R. Álvarez-Rafael 1,2, S. Dequin 1, E. J. Louis 2 and C. Camarasa 1
1 Sciences pour l’Oenologie, INRAE, Montpellier SupAgro, Montpellier, France
2 Centre of Genetic Architecture of Complex Traits, University of Leicester, Leicester, UK
Email contact: rafael.alvarez-rafael[@]inrae.fr
Currently, the main demand in the global wine market relies on products with unique flavour profiles, character, and typicity, and the metabolism of yeasts greatly influences the organoleptic properties of wines. Therefore, the natural diversity of Saccharomyces strains rises in interest over the last decade, but a large part of this phenotypic diversity remains unexplored. Moreover, the genetic basis underlying the variation in the production of flavour-active metabolites within the Saccharomyces genus remains poorly understood. The main purpose of this project is to provide a better understanding of how the synthesis of these flavour-active compounds is modulated at genetic level, aiming to identify genes with specific functions in the metabolism of yeasts. This information will be obtained through the generation of novel hybrids between different Saccharomyces species and the use of quantitative genetics.
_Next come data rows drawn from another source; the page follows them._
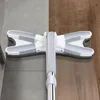 A mop head with a handle is shown on a floor that transitions from tile to wood. Produktbild-Vorschau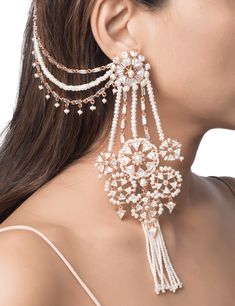 The heritage sahara earrings are handcrafted in base metal with 22 kt gold plating and feature an ornate arrangement of Swarovski cubic zirconia crystals and tiny luminous pearls. Pearl tassels and a layered sahara that hooks onto your hair add a unique and elegant element to the piece. • Plating: 22kt Rose Gold • Stones: Cubic Zirconia • Material: Base Metal Unique Indian Jewellery, Unique Jewellery Designs, Sahara Earrings Hairstyle, Fancy Earrings Fashion, Sahara Earrings, Pearl Tassels, Unique Wedding Jewelry, Unique Bridal Jewelry, Indian Jewelry Earrings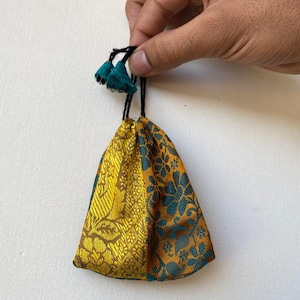 May include: A small, drawstring pouch with a gold and teal floral pattern. The pouch has a black drawstring with teal tassels.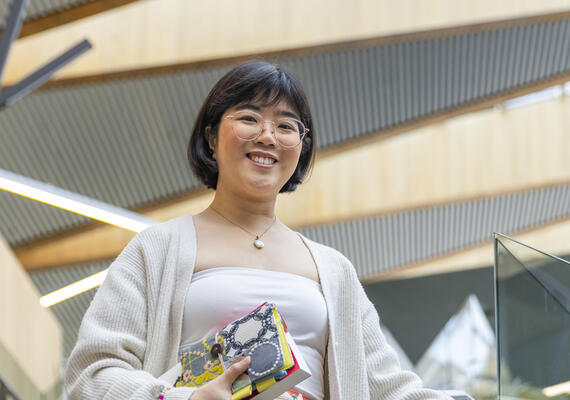 Deakin international student Dasha standing on stairs at the Deakin Burwood Campus.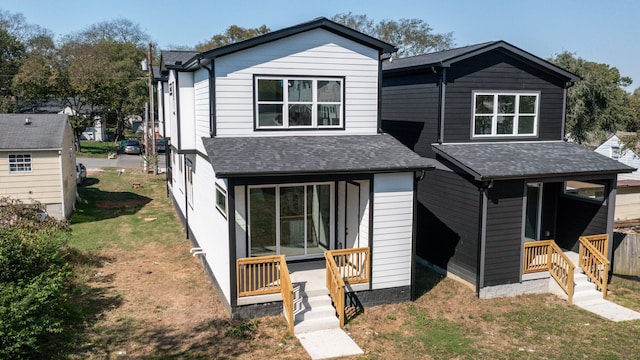 view of front of home with roof with shingles, a porch, and a front lawn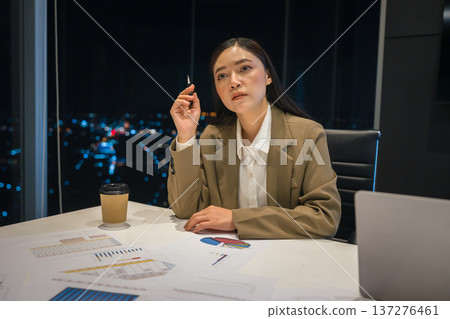 Tired businesswoman thinking and analyzing business reports late at night in office with city lights background Tired businesswoman thinking and analyzing business reports late at night in office with city lights background 137276461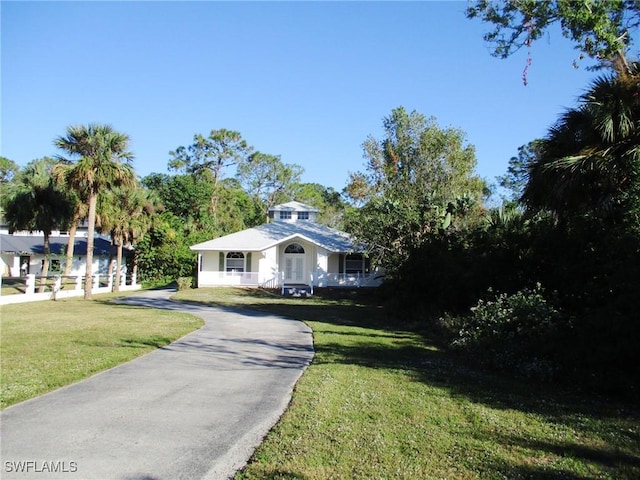 ranch-style house with a porch and a front lawn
In this context, the first step was to assess the phenotypic diversity at the scale of Saccharomyces genus, regarding traits of industrial interest.
With this aim, 90 yeast strains of all the eight species which compose the Saccharomyces clade were screened for their fermentative capacities and the production of aromas and other compounds of interest (such as glycerol or succinate). Fermentations in oenological conditions were carried out at different temperatures, monitoring the kinetic profiles and analysing the production of the main fermentation metabolites (by HPLC) as well as the production of more than 40 aroma compounds (by GC-MS). The sporulation ability of the strains, necessary for the hybridization, was also assessed.
Important differences were found in the kinetic and volatile profiles of the strains, and the whole dataset provides a comprehensive picture of the phenotypic diversity within the genus Saccharomyces. This information confirms the interest in further development of genetic approaches to identify the molecular basis underlying the studied traits and opens the door for their improvement.